Theoretisch. In der Praxis spüre und sehe ich bei den ersten zwei Punkten keinen Unterschied zwischen 240 und 360 Hertz. Dazu muss ich allerdings sagen: Meine Shooter-Skills sind grottenschlecht. Ich bin sicher, dass Profis etwas vom extrem kurzen Input-Lag haben. Und auch bei der Wahrnehmung von hohen Framerates sind gemäss einer neuen Studie nicht alle Menschen gleich sensibel.
Nur die bessere Klarheit von bewegten Objekten sehe auch ich – wenn ich mich explizit darauf achte. So wirkt das Test-Ufo zum Beispiel schärfer als mit 240 Hertz, wenn ich ihm mit den Augen folge.
Lohnt es sich, deshalb einen 360-Hertz-OLED zu kaufen? Ich finde: nur in Ausnahmefällen. Spielst du nicht ausschliesslich schnelle First Person Shooter, wird dir der Vorteil der hohen Framerate kaum auffallen.

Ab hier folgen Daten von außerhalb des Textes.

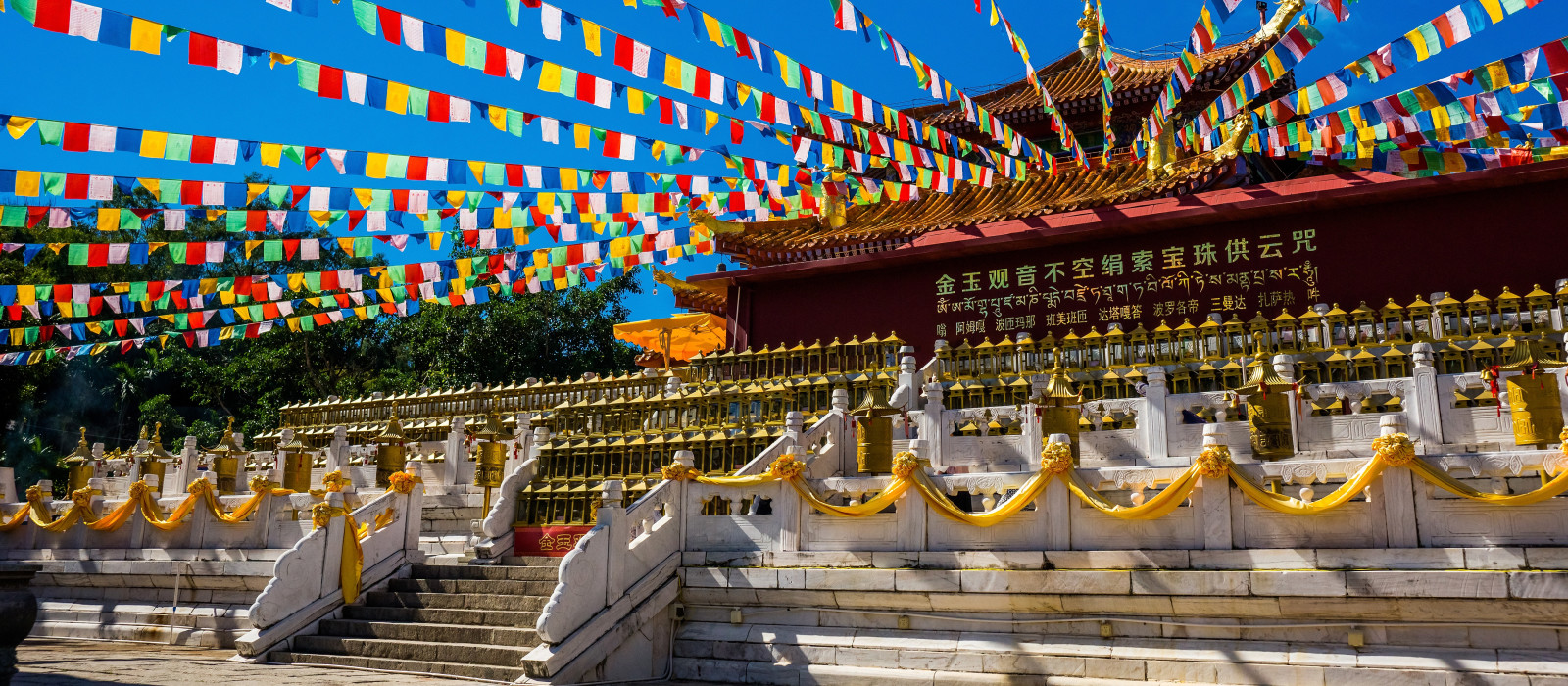 Enchanting Travels China Tours Chinese temple in China with colorful prayer flags - culture of China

Dann bist du mit einem der neuen 4K-OLEDs besser bedient. Diese kosten zwar etwas mehr. Doch die grössere Bildfläche und die höhere Auflösung sind den Aufpreis allemal wert. Sie machen einen grösseren Unterschied als die 120 zusätzlichen Hertz des Odyssey OLED G6.

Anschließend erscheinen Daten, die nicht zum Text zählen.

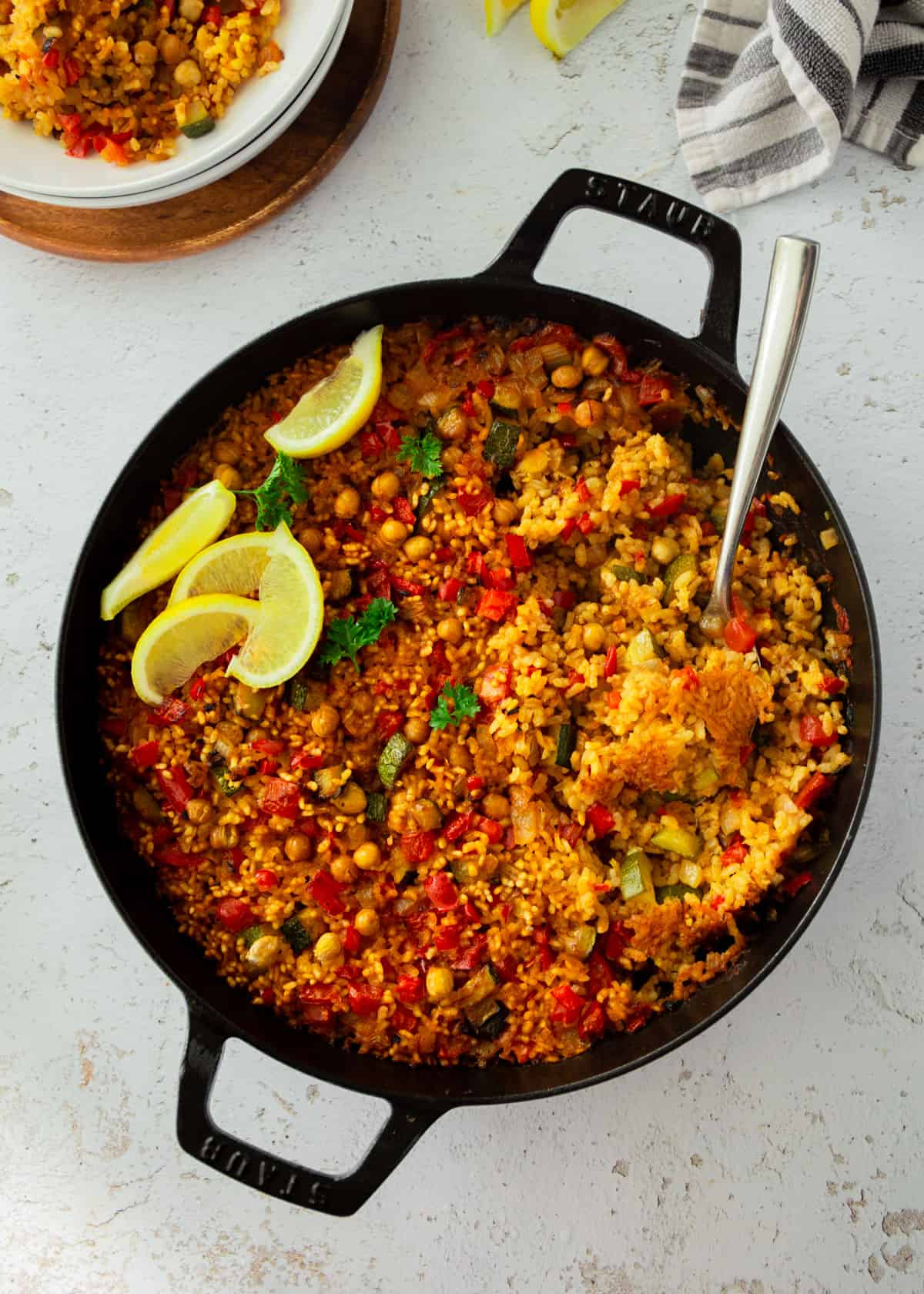 a spoon in a skillet of paella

Genau wie der grossen Bruder braucht auch der neue 27-Zöller viel Leistung: 360 FPS in 1440p muss dein PC erstmal berechnen können. In Spielen wie Overwatch oder Halo Infinite schafft mein System mit AMD Radeon 7900 XTX das problemlos. In grafikintensiven Spielen sind für solche Framerates aber Upscaling-Technologien nötig.
Office: Durchschnitt
Zum Arbeiten gibt es bessere Monitore als den Odyssey OLED G6. Kein Wunder, dafür ist er schliesslich nicht primär gedacht. Die Pixeldichte von 108 Pixel pro Zoll (ppi) ist nur Mittelmass. Immerhin reduziert das Subpixel-Muster der neuen QD-OLED-Generation die gefürchteten Farbsäume. So wirkt Text ausreichend scharf.
Nach ein paar Minuten Inaktivität dimmt der Bildschirm runter, um sich vor Burn-in zu schützen. Das passiert aber nur bei komplett statischem Bildinhalt. Schon eine Mausbewegung reicht, damit er wieder in normaler Helligkeit leuchtet.
Nerviger finde ich die zweite Präventionsmassnahme gegen ungleichmässige Abnutzung: Pixel Shift. Der Monitor verschiebt das Bild im Minutentakt leicht. Es passiert gefühlt viel öfter und stärker als bei anderen Geräten . Deaktivieren lässt sich die Funktion nicht. Nachdem sie mir einmal aufgefallen ist, nehme ich sie ständig wahr.
Das Burn-in-Risiko bleibt wie bei allen OLED-Monitoren ein unberechenbarer Faktor. Je heisser das Panel wird, desto eher nutzen sich die einzelnen Pixel ungleichmässig ab. Der grössere Odyssey OLED G8 führte im Test die Wärme zum Glück effektiv ab. Ohne Vergleichsgerät kann ich das beim kleineren Bruder nicht verifizieren. Ich gehe wegen dem identischen Design aber davon aus, dass er ein ähnliches Kühlsystem hat.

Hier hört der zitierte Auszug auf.